Top of Text shown
When I was younger and more romantic, Valentine’s Day was my favorite holiday of the year. I’d go all out – wearing heart-shaped rhinestone-studded jewelry, baking rich heart-shaped shortbread cookies, donning my favorite, sexy, fire-engine-red Ann Taylor dress, making and mailing Valentine’s cards to all my dear ones. And on and on.
This behavior no doubt stemmed from my childhood, when my young and spirited mom went a little crazy on this occasion too. She’d decorate the house with hearts, bake a big pink layer cake and dot the fluffy icing with Red Hots candies, cover a large cardboard box with white crepe paper slathered with red construction-paper hearts, and have each of us kids create cards for every family member – with crayon drawings of cupids and arrows and countless little frilly hearts, reading “Will you be my Valentine?” and “I LOVE you!” and “Guess Who?” – and drop them into the box’s slot on the top, to be opened and distributed after the Valentine’s Day cake was served.
It was a day of love and fun and creativity, a refreshing change from the bellicosity that often prevailed under that roof.
Bottom of Text shown
▶ _Problem description_: Reproduce the Valentine's Day passage word for word between "When I was younger" and "And on and on.", inclusive. These entries come from a separate, unrelated source.
Top of Dataset extract
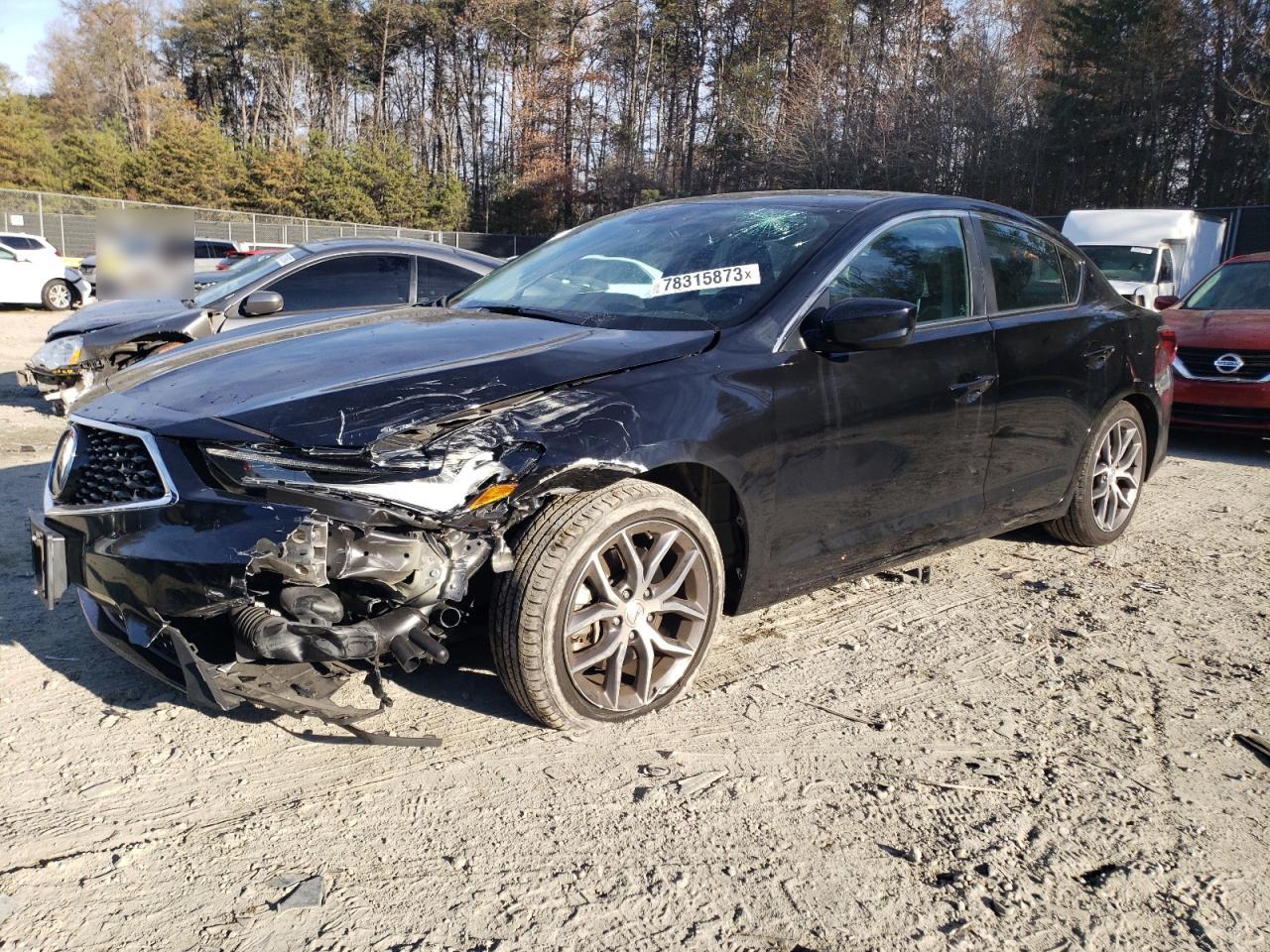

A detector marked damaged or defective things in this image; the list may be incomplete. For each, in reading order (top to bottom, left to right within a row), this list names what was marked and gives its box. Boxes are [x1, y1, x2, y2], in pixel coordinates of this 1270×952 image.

damaged headlight [32, 335, 83, 373]
crumpled hood [46, 301, 196, 341]
crumpled hood [81, 309, 714, 450]
damaged headlight [202, 440, 540, 516]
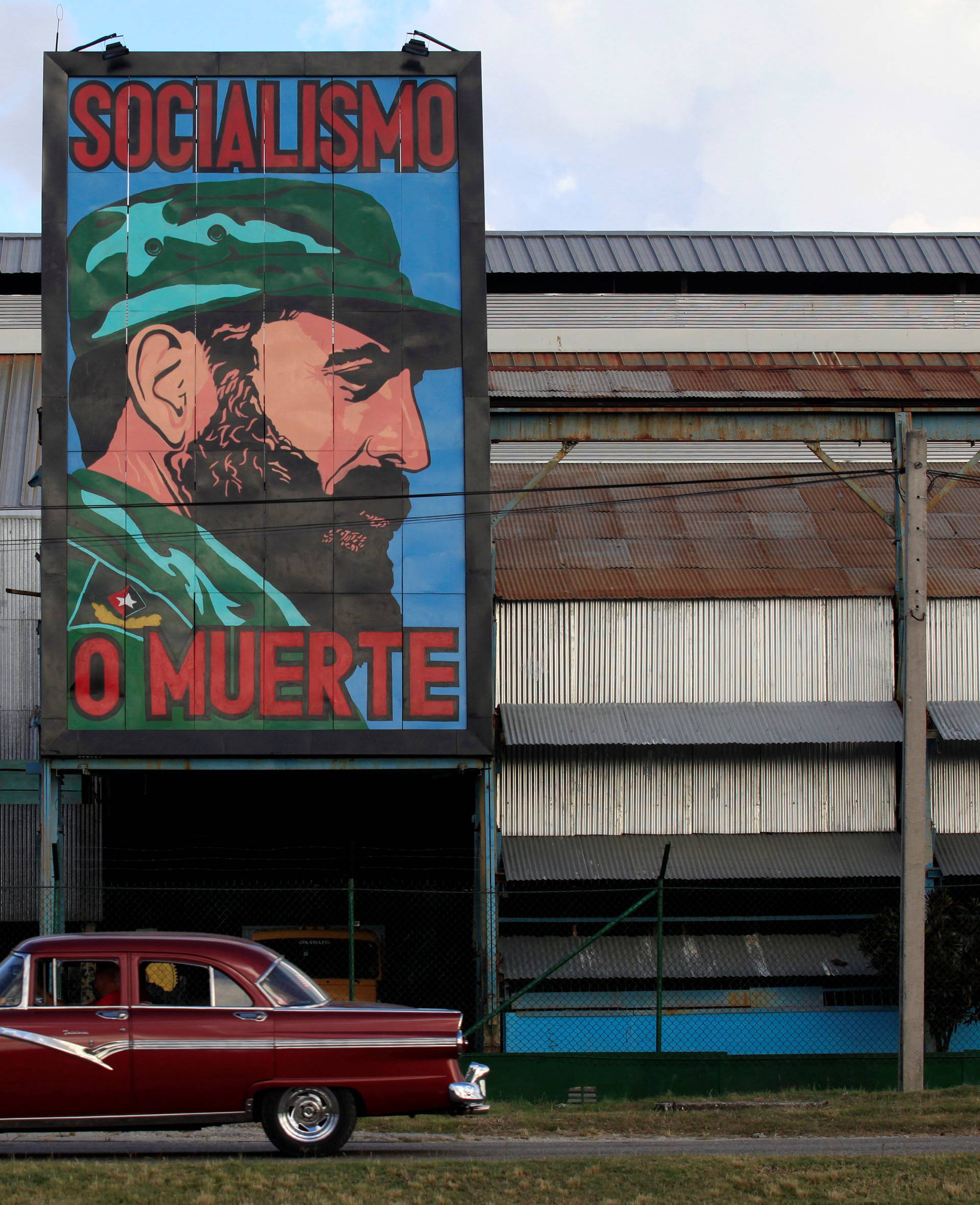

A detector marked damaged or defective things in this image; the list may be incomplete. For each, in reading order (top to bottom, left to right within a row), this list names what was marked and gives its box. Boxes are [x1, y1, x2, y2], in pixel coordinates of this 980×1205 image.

rusty metal roof [0, 233, 40, 275]
rusty metal roof [488, 231, 980, 276]
rusty metal roof [491, 364, 980, 402]
rusty metal roof [496, 455, 980, 597]
rusty metal roof [505, 698, 905, 742]
rusty metal roof [505, 834, 905, 882]
rusty metal roof [498, 930, 876, 978]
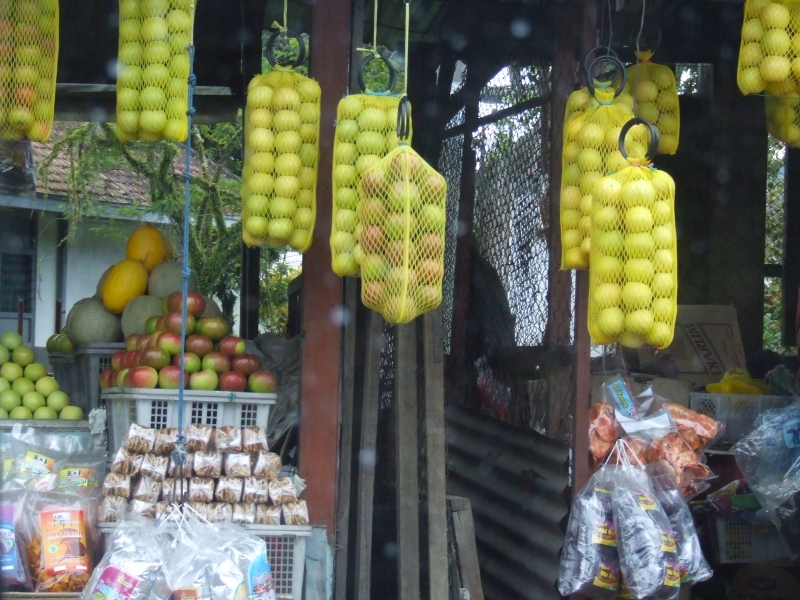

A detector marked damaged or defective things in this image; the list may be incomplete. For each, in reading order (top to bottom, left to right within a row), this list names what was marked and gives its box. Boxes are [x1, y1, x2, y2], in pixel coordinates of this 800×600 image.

rusty metal wall [444, 400, 568, 596]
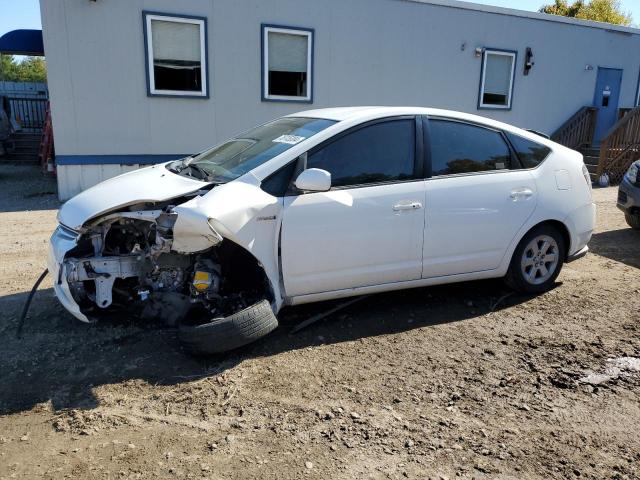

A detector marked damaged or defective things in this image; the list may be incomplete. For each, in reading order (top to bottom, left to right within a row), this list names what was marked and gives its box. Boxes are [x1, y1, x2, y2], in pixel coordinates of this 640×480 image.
Bottom of Dataset extract
▶ _Output of the task_:
When I was younger and more romantic, Valentine’s Day was my favorite holiday of the year. I’d go all out – wearing heart-shaped rhinestone-studded jewelry, baking rich heart-shaped shortbread cookies, donning my favorite, sexy, fire-engine-red Ann Taylor dress, making and mailing Valentine’s cards to all my dear ones. And on and on.